AIM OF THE EXERCISE: Write the listing out again, all of it, word for word.

EXCERPTED DATA:
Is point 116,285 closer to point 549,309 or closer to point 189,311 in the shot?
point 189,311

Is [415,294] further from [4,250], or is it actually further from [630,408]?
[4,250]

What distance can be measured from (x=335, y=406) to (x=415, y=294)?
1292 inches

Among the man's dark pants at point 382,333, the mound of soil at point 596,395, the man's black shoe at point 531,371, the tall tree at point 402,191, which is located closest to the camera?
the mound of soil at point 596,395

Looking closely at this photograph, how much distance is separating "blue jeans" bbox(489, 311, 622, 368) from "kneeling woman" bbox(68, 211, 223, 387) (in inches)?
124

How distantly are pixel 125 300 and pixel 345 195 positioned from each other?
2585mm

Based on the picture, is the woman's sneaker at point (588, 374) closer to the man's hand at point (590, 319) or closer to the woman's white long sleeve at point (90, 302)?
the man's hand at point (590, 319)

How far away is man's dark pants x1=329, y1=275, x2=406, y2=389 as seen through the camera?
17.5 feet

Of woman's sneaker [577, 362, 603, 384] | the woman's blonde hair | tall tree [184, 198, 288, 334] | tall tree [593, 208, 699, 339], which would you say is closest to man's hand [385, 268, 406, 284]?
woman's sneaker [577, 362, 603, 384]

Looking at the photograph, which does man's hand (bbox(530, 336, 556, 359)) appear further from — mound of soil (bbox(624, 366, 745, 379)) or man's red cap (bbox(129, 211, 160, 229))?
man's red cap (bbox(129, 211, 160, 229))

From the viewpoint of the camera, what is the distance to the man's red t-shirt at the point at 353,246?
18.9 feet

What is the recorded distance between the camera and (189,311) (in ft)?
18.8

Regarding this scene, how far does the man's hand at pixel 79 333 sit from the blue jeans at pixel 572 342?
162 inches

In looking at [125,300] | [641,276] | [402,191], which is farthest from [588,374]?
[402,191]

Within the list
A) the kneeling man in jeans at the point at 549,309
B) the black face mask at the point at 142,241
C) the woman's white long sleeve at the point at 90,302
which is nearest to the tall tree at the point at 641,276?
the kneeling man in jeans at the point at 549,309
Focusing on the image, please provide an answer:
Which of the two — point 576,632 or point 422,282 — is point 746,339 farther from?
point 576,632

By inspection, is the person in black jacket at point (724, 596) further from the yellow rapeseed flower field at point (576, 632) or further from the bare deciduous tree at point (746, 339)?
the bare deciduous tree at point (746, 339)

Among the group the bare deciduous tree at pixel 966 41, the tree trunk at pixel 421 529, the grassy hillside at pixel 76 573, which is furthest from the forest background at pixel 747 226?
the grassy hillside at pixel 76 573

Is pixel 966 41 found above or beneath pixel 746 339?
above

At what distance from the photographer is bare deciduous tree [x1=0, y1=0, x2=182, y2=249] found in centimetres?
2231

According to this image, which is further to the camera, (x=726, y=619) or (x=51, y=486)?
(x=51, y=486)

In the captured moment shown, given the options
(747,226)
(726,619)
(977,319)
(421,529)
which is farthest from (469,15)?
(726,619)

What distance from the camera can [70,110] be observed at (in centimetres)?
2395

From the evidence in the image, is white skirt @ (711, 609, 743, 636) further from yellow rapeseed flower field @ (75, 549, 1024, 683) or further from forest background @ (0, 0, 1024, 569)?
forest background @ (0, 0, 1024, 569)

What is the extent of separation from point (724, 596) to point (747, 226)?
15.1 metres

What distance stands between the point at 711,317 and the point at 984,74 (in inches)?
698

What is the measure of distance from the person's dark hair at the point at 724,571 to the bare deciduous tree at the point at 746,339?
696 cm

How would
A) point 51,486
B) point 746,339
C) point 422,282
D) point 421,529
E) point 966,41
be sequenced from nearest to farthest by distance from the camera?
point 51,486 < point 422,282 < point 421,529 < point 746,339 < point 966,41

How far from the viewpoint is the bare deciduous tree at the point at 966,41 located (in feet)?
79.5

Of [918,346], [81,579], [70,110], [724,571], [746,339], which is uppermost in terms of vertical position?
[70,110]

SOLUTION TO THIS TASK:
Is point 116,285 closer to point 549,309 or closer to point 189,311 in the shot?
point 189,311

Is [415,294] further from [4,250], or is it actually further from [630,408]?
[4,250]

What distance can be measured from (x=335, y=406) to (x=415, y=294)?
1292 inches

Among the man's dark pants at point 382,333, the mound of soil at point 596,395, the man's black shoe at point 531,371, the tall tree at point 402,191, which is located closest to the camera?
the mound of soil at point 596,395

Looking closely at this photograph, how much distance is separating "blue jeans" bbox(489, 311, 622, 368) from "kneeling woman" bbox(68, 211, 223, 387) (in inches)?
124

How distantly are pixel 125 300 and pixel 345 195 positioned from each other?
2585mm

Based on the picture, is the woman's sneaker at point (588, 374) closer to the man's hand at point (590, 319) or closer to the woman's white long sleeve at point (90, 302)?
the man's hand at point (590, 319)

How far away is man's dark pants x1=329, y1=275, x2=406, y2=389 as seen through the camera?
17.5 feet

Of woman's sneaker [577, 362, 603, 384] | the woman's blonde hair | tall tree [184, 198, 288, 334] | tall tree [593, 208, 699, 339], which would you say is closest to man's hand [385, 268, 406, 284]?
woman's sneaker [577, 362, 603, 384]

Looking at the photograph, which does man's hand (bbox(530, 336, 556, 359)) appear further from — mound of soil (bbox(624, 366, 745, 379)) or man's red cap (bbox(129, 211, 160, 229))?
man's red cap (bbox(129, 211, 160, 229))

From the viewpoint of the camera, what is the distance to the man's red t-shirt at the point at 353,246?
18.9 feet

What is the recorded distance between the camera and (189,311) (in ft)?
18.8

Regarding this scene, how far does the man's hand at pixel 79 333 sit from the blue jeans at pixel 572 342?
162 inches

In looking at [125,300] | [641,276] | [402,191], which is farthest from [588,374]?
[402,191]

Within the list
A) the kneeling man in jeans at the point at 549,309
B) the black face mask at the point at 142,241
C) the woman's white long sleeve at the point at 90,302
which is nearest to the tall tree at the point at 641,276?
the kneeling man in jeans at the point at 549,309
Focusing on the image, please provide an answer:
Which of the two — point 576,632 or point 422,282 — is point 746,339 farther from?
point 576,632

By inspection, is the person in black jacket at point (724, 596) further from the yellow rapeseed flower field at point (576, 632) or further from the bare deciduous tree at point (746, 339)?
the bare deciduous tree at point (746, 339)

Among the group the bare deciduous tree at pixel 966 41, the tree trunk at pixel 421 529, the grassy hillside at pixel 76 573, which is furthest from the forest background at pixel 747 226?
the grassy hillside at pixel 76 573

Is pixel 966 41 found above or beneath pixel 746 339?
above

At what distance from the photographer is bare deciduous tree [x1=0, y1=0, x2=182, y2=249] found in centimetres?
2231

According to this image, which is further to the camera, (x=726, y=619) or (x=51, y=486)?
(x=51, y=486)

In the captured moment shown, given the options
(747,226)
(726,619)
(977,319)
(421,529)
which is farthest from (469,15)?
(726,619)

What distance from the camera can [70,110] be observed at (in centimetres)?
2395

From the evidence in the image, is white skirt @ (711, 609, 743, 636) further from yellow rapeseed flower field @ (75, 549, 1024, 683) or further from forest background @ (0, 0, 1024, 569)?
forest background @ (0, 0, 1024, 569)

What is the extent of separation from point (724, 596) to point (747, 226)?
15.1 metres

What distance stands between the point at 711,317 and the point at 984,74 (in inches)?
698

What is the measure of distance from the person's dark hair at the point at 724,571 to the bare deciduous tree at the point at 746,339?
696 cm

How would
A) point 51,486
B) point 746,339
C) point 422,282
D) point 421,529
E) point 966,41
be sequenced from nearest to farthest by distance from the camera?
point 51,486 < point 422,282 < point 421,529 < point 746,339 < point 966,41

How far from the viewpoint is the bare deciduous tree at the point at 966,41 located (in feet)?
79.5

Of [918,346], [81,579], [70,110], [724,571], [746,339], which is uppermost in terms of vertical position?
[70,110]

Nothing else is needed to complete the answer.